Não obstante, qualquer afirmação a respeito da ocupação humana no interior das Terras Indígenas deve ser realizada a partir de um contexto adequado. Seria ilógico, por exemplo, comparar a densidade populacional da Terra Indígena do Vale do Javari com a Região Metropolitana de São Paulo. Dessa forma, a densidade populacional só é apropriadamente comparável quando analisada com sua vizinhança. Ao fazermos essa comparação em nosso estudo utilizando dados dos Censos Demográficos do IBGE, nós encontramos que em 295 das 587 Terras Indígenas analisadas a densidade populacional dentro é maior do que no entorno. Além disso, somente em 208 Terras Indígenas foram encontradas baixas densidades típicas de populações com subsistência baseada na caça, coleta e agricultura itinerante. Esses resultados rejeitam por completo a afirmação de que há “muita terra para pouco índio”, comumente utilizada como contraponto à manutenção e demarcação de novas Terras Indígenas. Além disso, nos territórios com intensa degradação ambiental, onde a proporção de vegetação nativa é inferior a 30%, a densidade populacional no interior chega a ser 50 vezes maior do que no entorno. Portanto, a proteção do rico patrimônio etnocultural dos povos indígenas requer a manutenção do status de proteção de seus territórios.

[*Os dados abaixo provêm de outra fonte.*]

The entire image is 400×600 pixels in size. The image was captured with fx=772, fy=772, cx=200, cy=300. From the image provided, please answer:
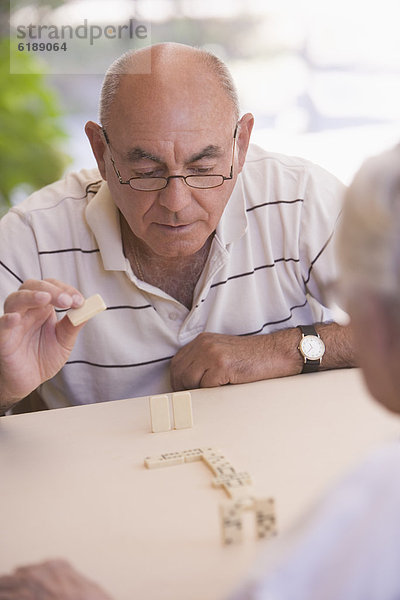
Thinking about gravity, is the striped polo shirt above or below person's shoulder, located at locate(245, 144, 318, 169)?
below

Estima-se que no século XVI, somente no Brasil haviam entre dois e quatro milhões de índios que falavam cerca de 1.000 diferentes línguas. Após quatro séculos de mortes em massa, perseguição, epidemias e usurpação de territórios, a população indígena brasileira foi reduzida para agonizantes 220 mil indivíduos. Nos últimos 30 anos vários povos indígenas experimentaram uma recuperação demográfica expressiva, enquanto outros têm enfrentado situação totalmente oposta, estando sob o risco de extinção demógrafica e cultural. A pandemia da Covid-19 que está rapidamente se espalhando pelo interior do Brasil, infelizmente, tem grande potencial para piorar muito a situação. Torna-se evidentemente crucial que a demarcação dos territórios deve ser feita em dimensões suficientemente grandes para garantir as condições ambientais necessárias para a recuperação demográfica e para a prática dos modos de vida tradicionais dos povos indígenas remanescentes. A identidade coletiva e a auto-determinação desses povos, ou seja, o poder de decidir sobre o seu próprio futuro, fundamenta-se no direito à terra. Portanto, é extremamente preocupante a atual situação administrativa e financeira da Funai, que tem entre suas atribuições legais proteger as populações indígenas e seus territórios, realizar os estudos e demarcação de novos territórios, além de zelar pela integridade sanitária e cultural de grupos indígenas não-contactados e em isolamento voluntário. O Brasil, particularmente, é um dos países com a maior concentração desse grupos. O reconhecimento do direito à terra em consonância com o que determina a Constituição da República torna urgente também a retomada dos estudos e demarcações de mais de uma centena de Terras Indígenas, afim de salvar da extinção demográfica e cultural diversos grupos que se encontram em situação de extrema pobreza e vulnerabilidade devido à violência relacionada às disputas por terra.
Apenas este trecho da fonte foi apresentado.